### RECORD EXCERPTS

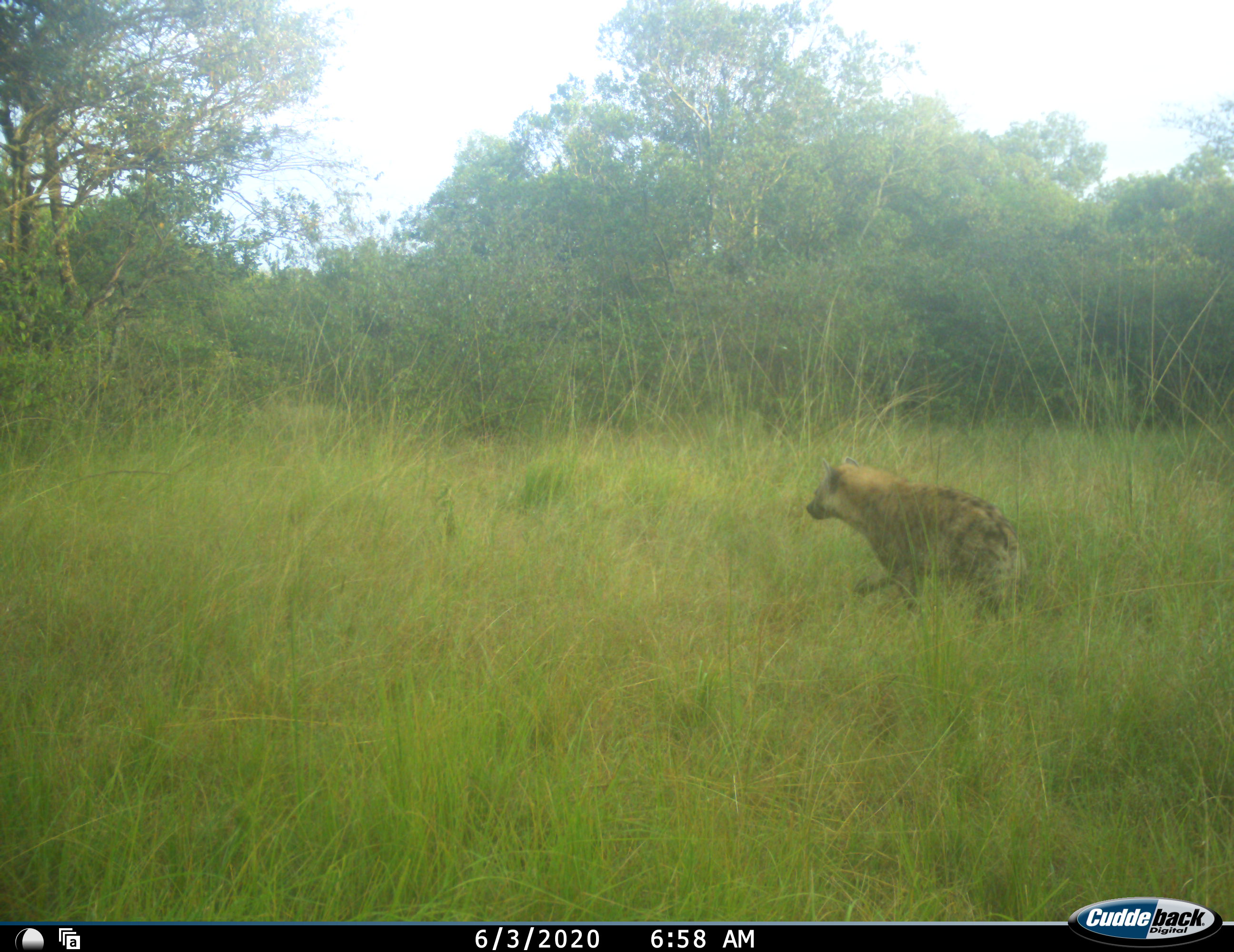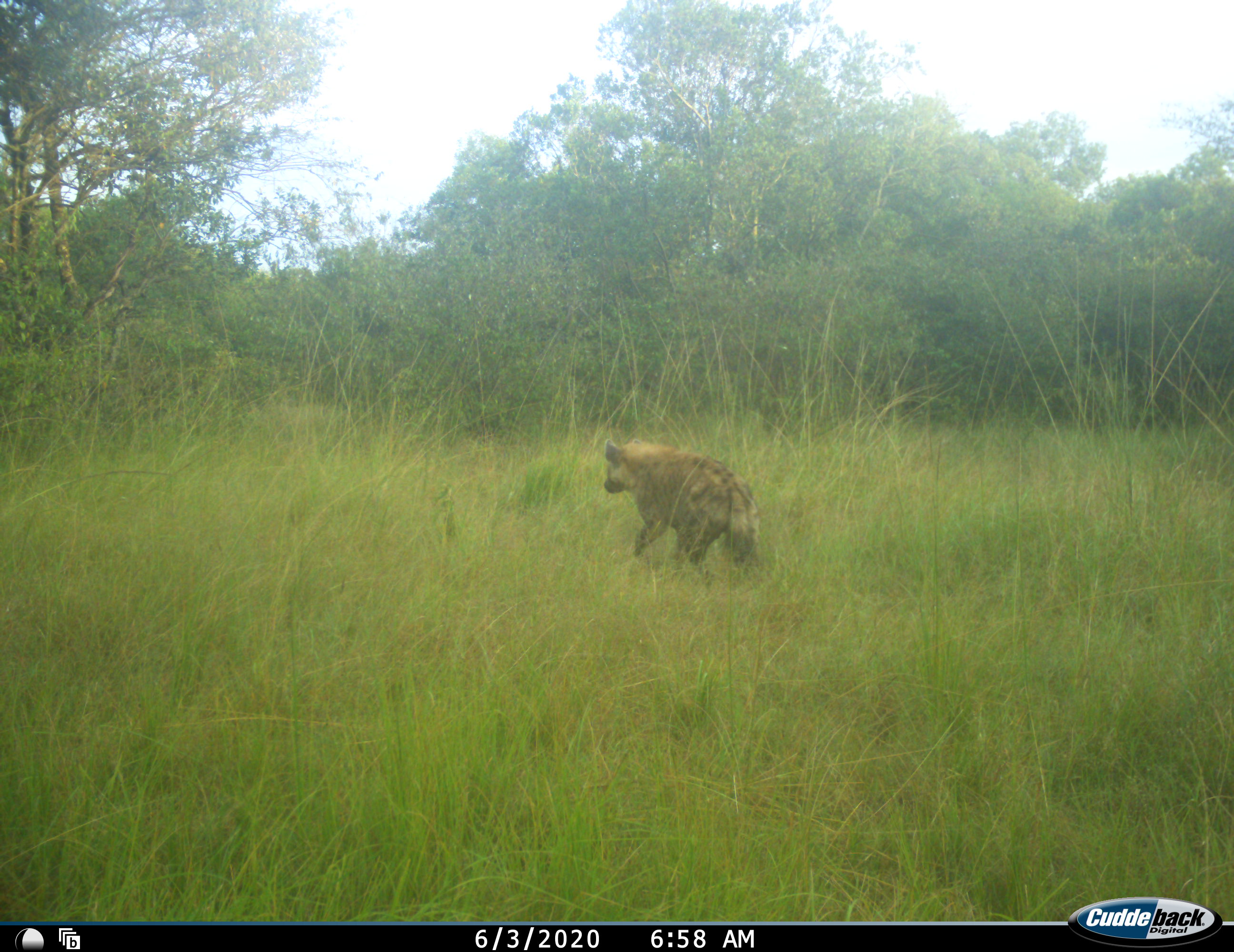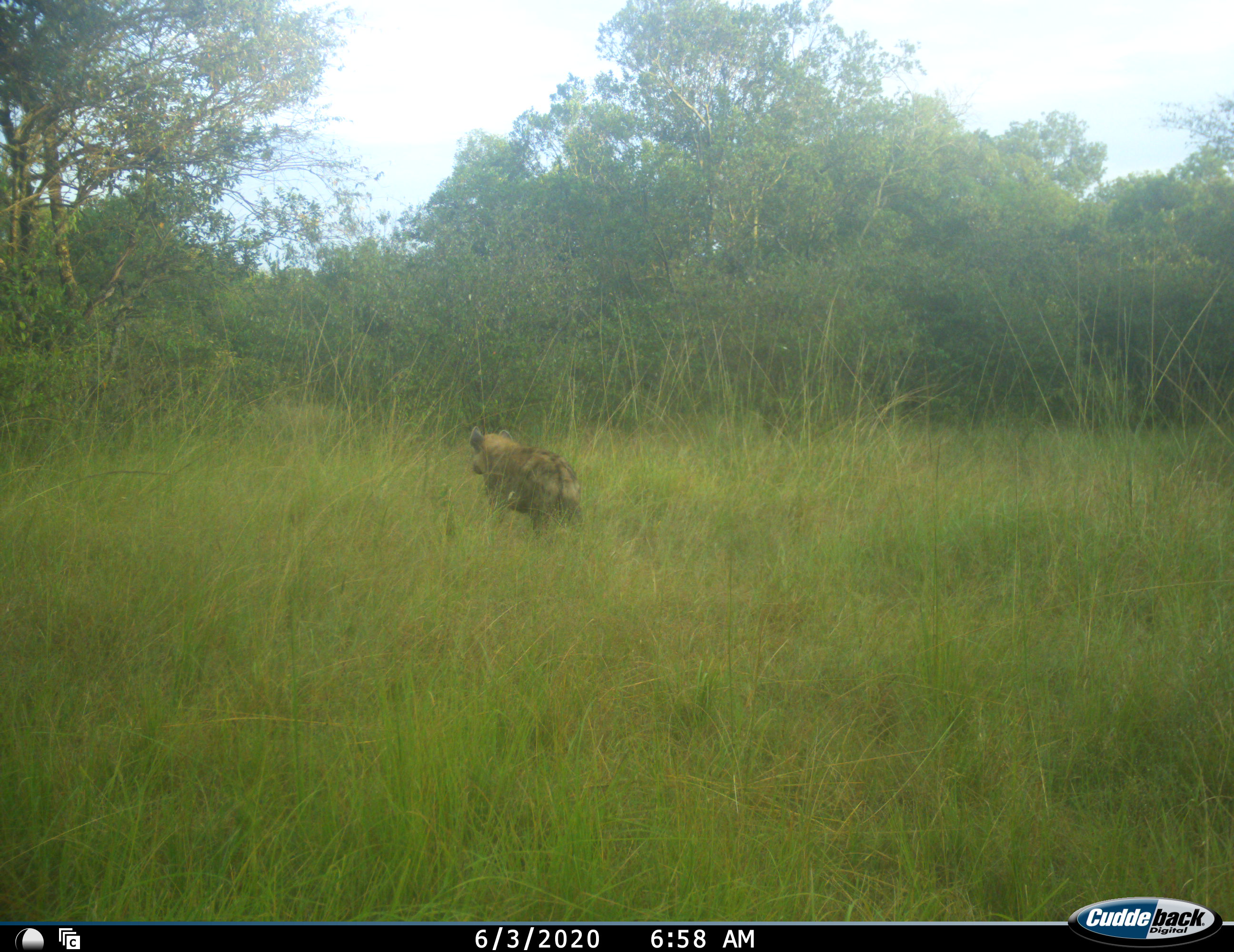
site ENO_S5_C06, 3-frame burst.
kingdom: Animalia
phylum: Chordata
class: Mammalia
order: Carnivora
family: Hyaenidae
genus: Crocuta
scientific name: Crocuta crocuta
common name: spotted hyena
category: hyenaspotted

######

Please transcribe the listing exactly as it stands, but omit its pictures.

site ENO_S5_C06, 3-frame burst.
kingdom: Animalia
phylum: Chordata
class: Mammalia
order: Carnivora
family: Hyaenidae
genus: Crocuta
scientific name: Crocuta crocuta
common name: spotted hyena
category: hyenaspotted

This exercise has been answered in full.